Although the cutting force simulation results in various directions and the experimental findings have some flaws, the overall trend of the cutting force obtained by simulation with the inclination angle is compatible with the experimental data. Considering the slight differences between the actual processing environment and the simulation processing environment, the main factors are the environmental temperature and mechanical vibration, as well as the error of data acquisition; the error of about 20% is controllable. The force distribution and the trend of the main cutting force are basically consistent between the simulation and the test, which shows that the best result of the simulation is proved by the experiment, and the simulation prediction is reliable and has a certain practical engineering application value. Based on the research of other scholars, the simulation and experimental data of the inclination angle change in this study were more sufficient than the literature [18, 18], so the optimal machining inclination angle obtained was more accurate. Compared with the studies in [20, 20], this study quantified the non-horizontal motion of the tool in multi-axis ball nose milling by the inclination angle between the tool and the workpiece, and established a mapping relationship between the inclination angle and the cutting force. The three-dimensional finite element dynamic simulation model of cutting force established in this study was easier to calculate than the analytical cutting force prediction model of the literature [22].
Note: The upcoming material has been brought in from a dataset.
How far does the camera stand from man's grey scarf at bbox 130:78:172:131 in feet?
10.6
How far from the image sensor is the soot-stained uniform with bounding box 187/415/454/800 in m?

It can be seen from the above description that in five-axis machining, in order to avoid deformation of the workpiece caused by excessive cutting force, in the case of no interference and super-path, the rake angle should be selected as far as possible to avoid the angle with large cutting force or try to choose a range of rake angle where the cutting force changes more steadily.

5 Conclusion

The research develops a three-dimensional finite element dynamic simulation model that properly represents the cutting force of a ball-end cutter used in high-speed milling.

  1. 1.

    The model takes into account not only the actual size of the ball-end milling cutter, but also the rotational movement and intermittent cutting of the tool during the milling process, which is more accurate in reflecting changes in cutting force during high-speed milling and is closer to the actual situation of ball-end milling.

  2. 2.

    A ball-end milling simulation is performed for 25 groups of aluminum alloy 7075 with varied rake angles using the Lagrangian incremental, and the maximum cutting force value in the simulation process is derived using the step-average technique.

  3. 3.

    The cutting force of the simulation is compared to the data acquired from the real verification experiment. The general shifting trend of the simulated maximum cutting force in the feed, radial, and Z-direction is similar to the experimental observed value. Because of the difference between the simulation environment and the actual machining environment, there is some inaccuracy between the simulation result and the experimental result; nevertheless, the error can be within acceptable limits.

  4. 4.

    It also suggests a finite element modeling of a sophisticated ball head multi axis milling operation. The findings of modeling and experiment reveal that the rake inclination angle should be avoided as much as possible to be about 22°, 28°, and 36°, and can be taken as 12 ~ 18°, 22 ~ 26°, 30 ~ 34°, and 38 ~ 60°, to obtain a lower and more consistent cutting force. The study result provides superior guiding value for the cutter inclination angle selection and adjustment for multi-axis milling machining.